Bonaccorso, S, Sodhi, M, Li, J, Bobo, WV, Chen, Y, Tumuklu, M, Theleritis, C, Jayathilake, K, Meltzer, HY
Bipolar disorders. 2015;(5):528-35
Abstract
OBJECTIVES We tested the hypothesis that a common functional variant in brain-derived neurotrophic factor (BDNF), Val66Met, which has been shown to be associated with increased body mass index (BMI) in schizophrenia (SCZ) and schizoaffective disorder (SAD), is also associated with antipsychotic-induced weight gain in bipolar disorder (BPD). Association of Val66Met with other metabolic measures, including high- and low-density cholesterol, triglycerides, total cholesterol, fasting blood glucose, and hemoglobin A1c, was also tested. METHODS This was a 12-month, prospective, randomized trial of two atypical antipsychotic drugs (APDs) with moderate (risperidone) or high (olanzapine) risk to cause weight gain. Subjects were diagnosed as having BPD (n = 90) and SCZ or SAD (n = 76). RESULTS BMI was significantly greater in all diagnoses for Met66 allele carriers at six months (p = 0.01). Met66 carriers with BPD showed a greater increase in the triglycerides/high-density (HDL) cholesterol ratio (p = 0.01), a key marker for metabolic syndrome related to insulin resistance, and log-triglycerides (p = 0.04), after three or six months of treatment.
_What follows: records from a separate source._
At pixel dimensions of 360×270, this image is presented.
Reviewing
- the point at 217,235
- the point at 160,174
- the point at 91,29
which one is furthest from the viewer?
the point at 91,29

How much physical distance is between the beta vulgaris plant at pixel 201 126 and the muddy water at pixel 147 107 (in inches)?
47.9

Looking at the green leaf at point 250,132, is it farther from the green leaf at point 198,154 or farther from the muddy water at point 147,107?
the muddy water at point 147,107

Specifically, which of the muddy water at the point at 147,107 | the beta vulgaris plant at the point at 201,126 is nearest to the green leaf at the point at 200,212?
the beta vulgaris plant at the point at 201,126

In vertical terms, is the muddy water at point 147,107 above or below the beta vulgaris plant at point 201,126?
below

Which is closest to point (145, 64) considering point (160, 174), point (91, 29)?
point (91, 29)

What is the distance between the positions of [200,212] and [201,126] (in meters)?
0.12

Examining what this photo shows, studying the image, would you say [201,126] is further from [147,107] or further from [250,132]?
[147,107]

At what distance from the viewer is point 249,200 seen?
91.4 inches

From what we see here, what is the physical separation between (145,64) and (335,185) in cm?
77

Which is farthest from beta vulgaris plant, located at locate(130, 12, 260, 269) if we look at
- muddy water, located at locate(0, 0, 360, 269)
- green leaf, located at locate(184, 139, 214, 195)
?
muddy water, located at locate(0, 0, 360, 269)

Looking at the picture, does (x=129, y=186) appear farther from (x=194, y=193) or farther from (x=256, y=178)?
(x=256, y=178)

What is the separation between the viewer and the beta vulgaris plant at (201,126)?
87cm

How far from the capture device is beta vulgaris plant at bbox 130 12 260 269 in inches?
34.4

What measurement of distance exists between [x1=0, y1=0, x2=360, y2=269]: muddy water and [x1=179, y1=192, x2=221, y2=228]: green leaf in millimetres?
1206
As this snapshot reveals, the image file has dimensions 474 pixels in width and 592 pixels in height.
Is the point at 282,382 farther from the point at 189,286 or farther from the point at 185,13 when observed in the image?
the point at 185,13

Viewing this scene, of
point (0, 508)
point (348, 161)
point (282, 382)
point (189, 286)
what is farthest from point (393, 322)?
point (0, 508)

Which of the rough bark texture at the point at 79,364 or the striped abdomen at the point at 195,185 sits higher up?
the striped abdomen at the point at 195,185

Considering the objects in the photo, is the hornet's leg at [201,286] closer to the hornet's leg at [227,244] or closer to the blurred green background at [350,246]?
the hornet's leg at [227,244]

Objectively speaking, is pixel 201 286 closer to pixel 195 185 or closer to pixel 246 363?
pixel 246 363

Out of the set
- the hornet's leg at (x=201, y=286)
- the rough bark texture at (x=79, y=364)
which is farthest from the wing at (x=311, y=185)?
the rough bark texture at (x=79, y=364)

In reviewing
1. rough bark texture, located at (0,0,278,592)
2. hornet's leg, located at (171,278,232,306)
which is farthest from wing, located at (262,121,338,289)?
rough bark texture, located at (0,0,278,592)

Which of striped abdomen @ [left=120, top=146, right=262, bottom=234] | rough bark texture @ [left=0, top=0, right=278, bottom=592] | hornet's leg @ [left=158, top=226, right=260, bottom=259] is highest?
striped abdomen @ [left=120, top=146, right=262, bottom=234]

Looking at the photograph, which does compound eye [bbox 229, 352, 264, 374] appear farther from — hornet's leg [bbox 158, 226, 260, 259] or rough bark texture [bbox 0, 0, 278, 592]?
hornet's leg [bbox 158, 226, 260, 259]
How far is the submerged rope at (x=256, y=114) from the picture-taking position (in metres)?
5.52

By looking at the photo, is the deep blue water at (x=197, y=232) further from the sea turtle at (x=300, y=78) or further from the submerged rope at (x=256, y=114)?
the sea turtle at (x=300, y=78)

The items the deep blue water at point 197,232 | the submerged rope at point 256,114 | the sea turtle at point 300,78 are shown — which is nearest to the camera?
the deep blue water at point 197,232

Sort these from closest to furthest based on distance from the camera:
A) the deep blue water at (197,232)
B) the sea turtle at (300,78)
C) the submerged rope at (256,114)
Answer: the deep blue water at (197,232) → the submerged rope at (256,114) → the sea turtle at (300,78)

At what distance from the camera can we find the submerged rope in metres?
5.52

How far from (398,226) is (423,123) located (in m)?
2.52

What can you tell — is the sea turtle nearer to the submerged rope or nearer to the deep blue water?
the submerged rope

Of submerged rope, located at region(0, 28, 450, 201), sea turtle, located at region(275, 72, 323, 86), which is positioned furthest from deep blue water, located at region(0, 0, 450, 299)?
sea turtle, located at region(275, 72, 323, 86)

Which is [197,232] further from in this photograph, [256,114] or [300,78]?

Met66 carriers had the greatest increase in log-triglycerides (p = 0.03) and triglycerides/HDL cholesterol ratio after three months of treatment with risperidone (p = 0.003), and the highest BMI at six months (p = 0.01). CONCLUSIONS The positive association of BNDF Val66Met with high BMI values replicates previous findings in patients with SCZ and indicates the BDNF Val66Met genotype as a potential risk factor for obesity and insulin resistance measures in patients with BPD receiving antipsychotics as well.